Problem description | An exact copy of all the data below is needed, without its pictures.

Exercise data |
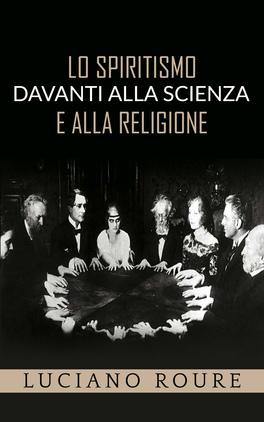 eBook - Lo Spiritismo Davanti alla Scienza a alla Religione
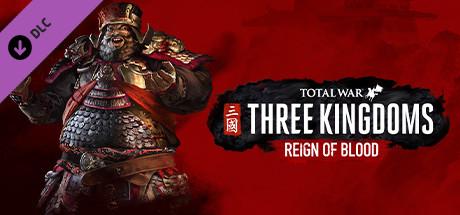 Total War: THREE KINGDOMS - Reign of Blood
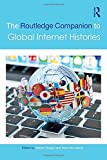 img - for The Routledge Companion to Global Internet Histories book / textbook / text book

Result for this task |
 eBook - Lo Spiritismo Davanti alla Scienza a alla Religione
 Total War: THREE KINGDOMS - Reign of Blood
 img - for The Routledge Companion to Global Internet Histories book / textbook / text book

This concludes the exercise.